What is capital gains tax and what is the capital gains tax rate for 2021 and 2022? A capital gains tax is a levy on the profit made from an investment when the investment is being sold. In other words, profit made from the sale of an investment, such as real estate or shares of a stock, is subject to capital gains tax.
How much the gains are taxed depends on how long the investment was held before selling. Investments or assets held for a year or less are known as “short-term capital gains”. While investments or assets held for a year or longer are known as “long-term capital gains.”
In 2021/2022, the capital gains rates are either 15%, 20%, or 0% on most investments or assets held for more than a year. Most capital gains tax rates on assets held for a year or less correspond to ordinary income tax brackets: 10%, 12%, 22%, 24%, 32%, 35%, or 38%. However, you need to know that capital gains taxes are only due after an investment is sold.
What is Short-Term Capital Gains Tax?
Before moving to the 2021 and 2022 capital gains tax rates, let’s talk a little about the short-term capital gains tax. Just like I have mentioned above, short-term capital gains is a tax on profits from the sale of an asset held for one year or less than a year. The tax rate is equal to your ordinary income tax rate (your tax bracket).
What is Long-Term Capital Gains Tax?
This type of capital gains tax is a tax on profits from the sale of an investment or assets held for more than one year. Depending on your taxable income and filing status, the long-term capital gains tax rate is 0%, 15%, or 20%. It is lower than the short-term capital gains tax rate.
Capital Gains tax Rates
Below are the 2021 and 2022 long-term capital gain tax rates. Check them out.
|Tax filling Status||Single||Married, filling jointly||Married Filing separately||Head of household|
|0%||Up to $40,400||Up to $80,000||$0 to 40,400||Up to $54,100|
|15%||$40,401 to $445,850||$80,801 to $501,600||$40,401 to 250,800||$54,101 to $473,750|
2022 Capital gains tax rates
|Tax – filing status||Single||Married, filing jointly||Married, filing, separately||Head of household|
|0%||Up to $41,675||Up to $83,350||Up to $41,675||Up to $55,800|
|15%||$41,676 To $459,750||$83,351 to $517,200||$41,676 to $258,600||$55,801 To $488,500|
|20%||More than $459,751||More than $517,201||More than $258,601||More than $488,501|
Short-term capital gains are always taxed as ordinary income according to the federal income tax brackets.
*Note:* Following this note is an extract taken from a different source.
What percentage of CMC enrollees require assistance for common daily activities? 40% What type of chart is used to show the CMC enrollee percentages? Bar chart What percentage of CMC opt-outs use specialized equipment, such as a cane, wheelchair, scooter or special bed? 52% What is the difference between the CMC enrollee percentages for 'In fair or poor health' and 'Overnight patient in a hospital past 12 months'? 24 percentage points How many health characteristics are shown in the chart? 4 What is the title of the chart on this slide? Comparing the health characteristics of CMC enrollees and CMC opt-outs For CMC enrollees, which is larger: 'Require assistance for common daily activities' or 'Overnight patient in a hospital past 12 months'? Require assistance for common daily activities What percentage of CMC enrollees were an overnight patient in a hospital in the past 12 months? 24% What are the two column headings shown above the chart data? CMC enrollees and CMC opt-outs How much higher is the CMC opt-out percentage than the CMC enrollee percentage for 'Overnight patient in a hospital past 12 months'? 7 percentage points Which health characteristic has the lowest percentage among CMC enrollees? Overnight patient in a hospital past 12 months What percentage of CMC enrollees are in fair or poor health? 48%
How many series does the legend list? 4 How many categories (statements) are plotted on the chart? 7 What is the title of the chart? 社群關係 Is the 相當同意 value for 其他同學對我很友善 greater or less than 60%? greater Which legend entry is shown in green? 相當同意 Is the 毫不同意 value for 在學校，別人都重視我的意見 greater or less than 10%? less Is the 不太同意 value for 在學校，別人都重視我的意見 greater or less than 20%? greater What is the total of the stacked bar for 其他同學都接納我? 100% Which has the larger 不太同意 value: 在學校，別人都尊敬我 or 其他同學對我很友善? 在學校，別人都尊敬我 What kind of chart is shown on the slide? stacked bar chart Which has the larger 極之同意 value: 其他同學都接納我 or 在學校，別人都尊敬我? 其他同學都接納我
You can check out websites like NerdWallet to use their tool to estimate your after-tax investment gains.
How are Capital Gains Taxes Calculated?
Now, let’s talk about how the capital gains taxes are calculated. Below are a few points. Check them out;
- Capital gains taxes can apply to assets such as bonds or stocks, real estate, boats, cars, and other tangible items (though usually not your home).
- The profit made on the sale of any of the above items is your capital gain. The profit you lose is your capital loss. You can check out a capital gains tax calculator online to help you estimate your gains.
- You can make use of investment capital losses to offset gains. If you sold your stock for a ten thousand dollar profit this year and sold another for about a $4,000 loss, you will be taxed on capital gains of $6,000.
- The difference between your capital losses and your capital gains for the tax year is known as “net capital gain.” However, if your losses exceed your gains, you have what is called a “net capital loss.” You can also use it to offset your ordinary income up to $3,000, or $1,500 if married filing separately.
Any other losses can be carried forward to future years to offset capital gains up to $3,000 of ordinary income in a year. Capital gains taxes are progressive and they are a little like income taxes.